Gordon’s voice is interesting for someone in a band like his. He’s gotten country comparisons before, because he has more of that signature nasally twang to his voice. “We’ve gotten it from the beginning, and I think that’s just because of the way that I sound. And that’s just something I’m kinda stuck with. If there’s a way to sing differently, I haven’t found it.”
“I also think that every single song before this album was major key. Not that there’s never been a country song in a minor key…but when it’s not minor and there’s a southern accent, you might hear some country in it. I think it’s primarily the voice they’ve gotten it from,” said Ludvigsen.
Phillips noted, “It’s been laid at our feet before. I’m stepping back and looking at the album and there are four songs with lap steel. There’s a finger-picked song. The closer is pretty unabashedly a country song.”
On the first day of tracking, Phillips was freaking out, so Stern suggested that they meet up for breakfast as a way to help quell Phillips’ nerves. At 7:30 a.m., the two ended up at the Coral Street Mini-Mart a block away from Headroom.
One thing that kept the entire Downhaul crew fueled in the making of the record were “sensational” hoagies from the Coral Street, namely the breakfast hoagies made by Guillermo, the cook.
For the uninitiated, their breakfast hoagie differs from your typical breakfast sandwich in sheer volume. Picture a full-size hoagie with hash browns, eggs, cheese, hot sauce, etc. If you can eat it for breakfast, it can probably be added to the hoagie.
Phillips recalled: “We were sitting on the dock at Headroom swinging our feet eating hoagies. I was like ‘This is gonna be okay.’”
Before the pandemic hit, the Downhaul crew used to road test new songs, performing them live. The pandemic dramatically changed that process.
“This was our first time having never played any of the new songs live, whereas with our previous five releases, we got to play those songs in houses, at a pizza place, we got to play those songs up and down the East Coast and gauge reactions to them; refine them that way,” said Phillips, “We didn’t play a single one of these songs live. And COVID definitely played a role in that and also impacted the way we recorded. Everybody was wearing masks the whole time, everyone was wiping things down the whole time.
However, don’t call PROOF a quarantine album or a COVID record.
“I think looking back on this time, we’re gonna see a bunch of albums [like that],” Phillips said. “We’re gonna be like ‘Oh that was one of the best quarantine records; that was one of the best COVID records.’ I don’t think [ours] fits that mold because we still got to practice heavily as a band, we rehearsed a ton and demoed it twice. We got to still do that, whereas some people who are making albums didn’t get to.”

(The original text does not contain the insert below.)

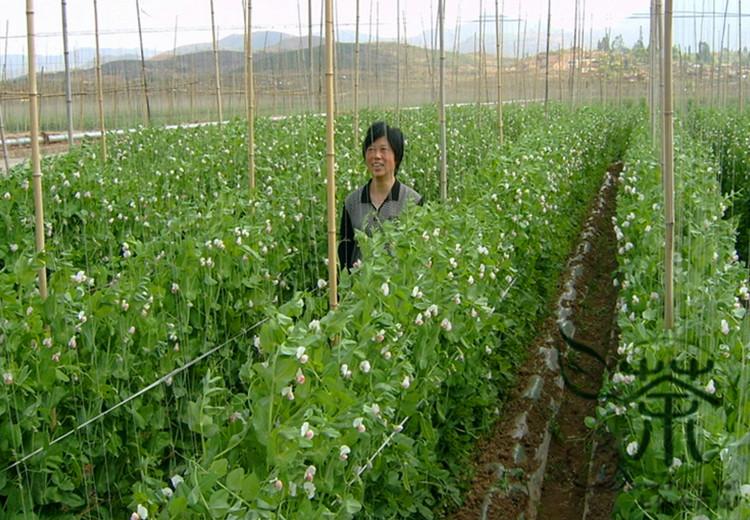 Агротехника выращивания гороха в открытом грунте 6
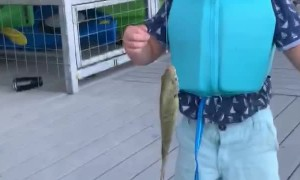Boy Catches His First Fish on Camera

COVID also impacted one of Phillips’ favorite Downhaul traditions: The album release show. If shows were fulluy back today, the band would play a few record release shows: The Camel, in Richmond; The Milestone in Charlotte, N.C.; and of course, Philadelphia.
“We sneak a Philadelphia release show in there and nobody comes,” said Phillips.”It’s a classic Downhaul Philadelphia experience.”
“Dude, that’s a classic Philadelphia everybody experience,” Max retorted. “I’ve played to no one in Philadelphia plenty of times.”